Erzbischof Welby sagt, Bankiers müssen nicht nur mit der „Angst vor Armut und der Hoffnung auf ein dickes Bankkonto leben, sondern auch mit der Angst vor der Hölle und der Hoffnung auf den Himmel“, wenn sie den Ruf ihrer Branche wiederherstellen wollen. Der ist schwer angeschlagen. Allein im vorigen Jahr haben 2,4 Millionen Briten ihre Konten bei den fünf größten Banken Großbritanniens aus Protest gegen die Manipulation von Zinssätzen, hohe Bonuszahlungen und wegen anderer Skandale gekündigt. Laura Willoughby von der Kampagne „Move Your Money“ sagte: „Den Menschen wird langsam klar, dass sie sich nicht mit der Arroganz der großen Banken abfinden müssen.“ Welby hält ethisches Bankwesen für möglich, wenn man berücksichtige, dass „Menschen nicht unfehlbar“ seien. Der 57-Jährige kommt aus der Ölindustrie. Er hat in Cambridge Geschichte und Jura studiert. Nach seinem Abschluss 1978 arbeitete er fünf Jahre bei Elf Aquitaine in Paris, danach wurde er Finanzchef von Enterprise Oil in London, wo er sich vor allem mit Projekten in Westafrika und der Nordsee beschäftigte. 1989 hörte er „den Ruf Gottes“ und begann ein Theologiestudium. Nach Stationen in Liverpool und Durham wurde er im Februar zum Erzbischof von Canterbury ernannt – und ist damit Chef der weltweiten Anglikanergemeinde.

Als Erzbischof hat er automatisch einen Sitz im Oberhaus. Er gehört zudem dem Ausschuss für Standards im Bankwesen an. Dieser Ausschuss legte vor zwei Wochen einen kritischen Bericht vor. Dieser empfiehlt Finanzminister George Osborne, Bonuszahlungen und Pensionen für die Chefs der Banken zu stoppen, die mit Steuergeldern vor dem Bankrott gerettet wurden. Und: Banker, die eines Fehlverhaltens schuldig seien, gehörten ins Gefängnis.

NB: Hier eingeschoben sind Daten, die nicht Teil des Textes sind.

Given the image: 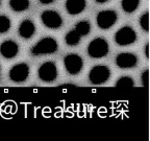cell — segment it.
<instances>
[{
  "label": "cell",
  "mask_w": 150,
  "mask_h": 141,
  "mask_svg": "<svg viewBox=\"0 0 150 141\" xmlns=\"http://www.w3.org/2000/svg\"><path fill=\"white\" fill-rule=\"evenodd\" d=\"M87 6L86 0H66V9L70 15H78Z\"/></svg>",
  "instance_id": "13"
},
{
  "label": "cell",
  "mask_w": 150,
  "mask_h": 141,
  "mask_svg": "<svg viewBox=\"0 0 150 141\" xmlns=\"http://www.w3.org/2000/svg\"><path fill=\"white\" fill-rule=\"evenodd\" d=\"M140 26L144 31H146V33L149 31V13H148V11H146L144 14L141 15Z\"/></svg>",
  "instance_id": "20"
},
{
  "label": "cell",
  "mask_w": 150,
  "mask_h": 141,
  "mask_svg": "<svg viewBox=\"0 0 150 141\" xmlns=\"http://www.w3.org/2000/svg\"><path fill=\"white\" fill-rule=\"evenodd\" d=\"M134 86V78H131L130 76H121L119 80L116 82V87L118 88H132Z\"/></svg>",
  "instance_id": "18"
},
{
  "label": "cell",
  "mask_w": 150,
  "mask_h": 141,
  "mask_svg": "<svg viewBox=\"0 0 150 141\" xmlns=\"http://www.w3.org/2000/svg\"><path fill=\"white\" fill-rule=\"evenodd\" d=\"M19 36L23 39H30L35 33V25L31 20L25 19L20 23L18 29Z\"/></svg>",
  "instance_id": "12"
},
{
  "label": "cell",
  "mask_w": 150,
  "mask_h": 141,
  "mask_svg": "<svg viewBox=\"0 0 150 141\" xmlns=\"http://www.w3.org/2000/svg\"><path fill=\"white\" fill-rule=\"evenodd\" d=\"M136 40H137L136 31L128 25H125L123 27H121L115 33V41L120 46L130 45L136 42Z\"/></svg>",
  "instance_id": "4"
},
{
  "label": "cell",
  "mask_w": 150,
  "mask_h": 141,
  "mask_svg": "<svg viewBox=\"0 0 150 141\" xmlns=\"http://www.w3.org/2000/svg\"><path fill=\"white\" fill-rule=\"evenodd\" d=\"M11 80L15 83H23L29 76V67L26 63H19L11 68L8 73Z\"/></svg>",
  "instance_id": "9"
},
{
  "label": "cell",
  "mask_w": 150,
  "mask_h": 141,
  "mask_svg": "<svg viewBox=\"0 0 150 141\" xmlns=\"http://www.w3.org/2000/svg\"><path fill=\"white\" fill-rule=\"evenodd\" d=\"M9 7L17 13H21L24 12L26 9H28L29 7V0H9L8 1Z\"/></svg>",
  "instance_id": "14"
},
{
  "label": "cell",
  "mask_w": 150,
  "mask_h": 141,
  "mask_svg": "<svg viewBox=\"0 0 150 141\" xmlns=\"http://www.w3.org/2000/svg\"><path fill=\"white\" fill-rule=\"evenodd\" d=\"M110 78V70L105 65H96L89 73V80L94 85H101L106 83Z\"/></svg>",
  "instance_id": "3"
},
{
  "label": "cell",
  "mask_w": 150,
  "mask_h": 141,
  "mask_svg": "<svg viewBox=\"0 0 150 141\" xmlns=\"http://www.w3.org/2000/svg\"><path fill=\"white\" fill-rule=\"evenodd\" d=\"M140 2L141 0H121L122 9L125 13L131 14L138 9V7L140 6Z\"/></svg>",
  "instance_id": "15"
},
{
  "label": "cell",
  "mask_w": 150,
  "mask_h": 141,
  "mask_svg": "<svg viewBox=\"0 0 150 141\" xmlns=\"http://www.w3.org/2000/svg\"><path fill=\"white\" fill-rule=\"evenodd\" d=\"M19 52V46L15 41L5 40L0 45V53L5 59H14Z\"/></svg>",
  "instance_id": "11"
},
{
  "label": "cell",
  "mask_w": 150,
  "mask_h": 141,
  "mask_svg": "<svg viewBox=\"0 0 150 141\" xmlns=\"http://www.w3.org/2000/svg\"><path fill=\"white\" fill-rule=\"evenodd\" d=\"M0 5H1V0H0Z\"/></svg>",
  "instance_id": "26"
},
{
  "label": "cell",
  "mask_w": 150,
  "mask_h": 141,
  "mask_svg": "<svg viewBox=\"0 0 150 141\" xmlns=\"http://www.w3.org/2000/svg\"><path fill=\"white\" fill-rule=\"evenodd\" d=\"M11 28V20L4 15H0V33H5Z\"/></svg>",
  "instance_id": "19"
},
{
  "label": "cell",
  "mask_w": 150,
  "mask_h": 141,
  "mask_svg": "<svg viewBox=\"0 0 150 141\" xmlns=\"http://www.w3.org/2000/svg\"><path fill=\"white\" fill-rule=\"evenodd\" d=\"M74 29L81 38L86 37V36L89 35L90 31H91V24H90V22L87 21V20H81V21H79L78 23H76Z\"/></svg>",
  "instance_id": "16"
},
{
  "label": "cell",
  "mask_w": 150,
  "mask_h": 141,
  "mask_svg": "<svg viewBox=\"0 0 150 141\" xmlns=\"http://www.w3.org/2000/svg\"><path fill=\"white\" fill-rule=\"evenodd\" d=\"M65 68L69 74L76 75L81 71L83 67V60L80 56L76 53H70L64 58Z\"/></svg>",
  "instance_id": "7"
},
{
  "label": "cell",
  "mask_w": 150,
  "mask_h": 141,
  "mask_svg": "<svg viewBox=\"0 0 150 141\" xmlns=\"http://www.w3.org/2000/svg\"><path fill=\"white\" fill-rule=\"evenodd\" d=\"M148 74H149L148 69H146V70L141 74V78H142V83H143L144 87H147L148 86Z\"/></svg>",
  "instance_id": "21"
},
{
  "label": "cell",
  "mask_w": 150,
  "mask_h": 141,
  "mask_svg": "<svg viewBox=\"0 0 150 141\" xmlns=\"http://www.w3.org/2000/svg\"><path fill=\"white\" fill-rule=\"evenodd\" d=\"M145 56H146V59H149V43L145 45Z\"/></svg>",
  "instance_id": "22"
},
{
  "label": "cell",
  "mask_w": 150,
  "mask_h": 141,
  "mask_svg": "<svg viewBox=\"0 0 150 141\" xmlns=\"http://www.w3.org/2000/svg\"><path fill=\"white\" fill-rule=\"evenodd\" d=\"M118 20V14L114 9H104L97 14L96 22L101 29H108L115 25Z\"/></svg>",
  "instance_id": "5"
},
{
  "label": "cell",
  "mask_w": 150,
  "mask_h": 141,
  "mask_svg": "<svg viewBox=\"0 0 150 141\" xmlns=\"http://www.w3.org/2000/svg\"><path fill=\"white\" fill-rule=\"evenodd\" d=\"M80 39H81V37H80V36L76 33V31L73 28V29H71V31L66 35L65 42H66V44L69 45V46H76V45L79 44Z\"/></svg>",
  "instance_id": "17"
},
{
  "label": "cell",
  "mask_w": 150,
  "mask_h": 141,
  "mask_svg": "<svg viewBox=\"0 0 150 141\" xmlns=\"http://www.w3.org/2000/svg\"><path fill=\"white\" fill-rule=\"evenodd\" d=\"M59 44L55 39L46 37L41 39L30 49L33 56H43V54H52L57 50Z\"/></svg>",
  "instance_id": "1"
},
{
  "label": "cell",
  "mask_w": 150,
  "mask_h": 141,
  "mask_svg": "<svg viewBox=\"0 0 150 141\" xmlns=\"http://www.w3.org/2000/svg\"><path fill=\"white\" fill-rule=\"evenodd\" d=\"M38 75L41 80L45 83H51L57 78V67L51 61L45 62L39 67Z\"/></svg>",
  "instance_id": "6"
},
{
  "label": "cell",
  "mask_w": 150,
  "mask_h": 141,
  "mask_svg": "<svg viewBox=\"0 0 150 141\" xmlns=\"http://www.w3.org/2000/svg\"><path fill=\"white\" fill-rule=\"evenodd\" d=\"M138 64V56L130 52H121L116 56V65L121 69H130Z\"/></svg>",
  "instance_id": "10"
},
{
  "label": "cell",
  "mask_w": 150,
  "mask_h": 141,
  "mask_svg": "<svg viewBox=\"0 0 150 141\" xmlns=\"http://www.w3.org/2000/svg\"><path fill=\"white\" fill-rule=\"evenodd\" d=\"M41 20L46 27L56 29L63 25V19L61 15L52 9H46L41 14Z\"/></svg>",
  "instance_id": "8"
},
{
  "label": "cell",
  "mask_w": 150,
  "mask_h": 141,
  "mask_svg": "<svg viewBox=\"0 0 150 141\" xmlns=\"http://www.w3.org/2000/svg\"><path fill=\"white\" fill-rule=\"evenodd\" d=\"M54 0H40V2L42 4H50V3L53 2Z\"/></svg>",
  "instance_id": "23"
},
{
  "label": "cell",
  "mask_w": 150,
  "mask_h": 141,
  "mask_svg": "<svg viewBox=\"0 0 150 141\" xmlns=\"http://www.w3.org/2000/svg\"><path fill=\"white\" fill-rule=\"evenodd\" d=\"M0 74H1V66H0Z\"/></svg>",
  "instance_id": "25"
},
{
  "label": "cell",
  "mask_w": 150,
  "mask_h": 141,
  "mask_svg": "<svg viewBox=\"0 0 150 141\" xmlns=\"http://www.w3.org/2000/svg\"><path fill=\"white\" fill-rule=\"evenodd\" d=\"M108 51H110L108 43L103 38H96L92 40L88 45V53L94 59L104 58L105 56H108Z\"/></svg>",
  "instance_id": "2"
},
{
  "label": "cell",
  "mask_w": 150,
  "mask_h": 141,
  "mask_svg": "<svg viewBox=\"0 0 150 141\" xmlns=\"http://www.w3.org/2000/svg\"><path fill=\"white\" fill-rule=\"evenodd\" d=\"M97 3H104V2H106V1H108V0H95Z\"/></svg>",
  "instance_id": "24"
}]
</instances>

Welby hatte sich vor einigen Monaten mit dem damaligen RBS-Chef Stephen Hester über die Rolle der Bank in der Gesellschaft unterhalten. Er arbeite im Dienste der Sparer und Aktionäre und zahle Steuern, sagte Hester. Daraufhin antwortete Welby, das sei „Mutterschaft und Apfelkuchen“ – eine idiomatische Wendung, die banale Prinzipien beschreibt, denen niemand widersprechen kann. „Ich suche aber eine etwas durchdringendere Analyse Ihrer Pflicht der Gesellschaft gegenüber, die über Gesetzestreue und Steuerzahlen hinausgeht“, rügte Welby. Anfang des Monats reichte Hester, der in seiner fünfjährigen Amtszeit 39.000 Jobs bei RBS gestrichen hat, seinen Rücktritt ein. Er bekommt eine Abfindung in Höhe von 1,6 Millionen Pfund. Hinzu kommen Aktien im Wert von bis zu 4 Millionen Pfund.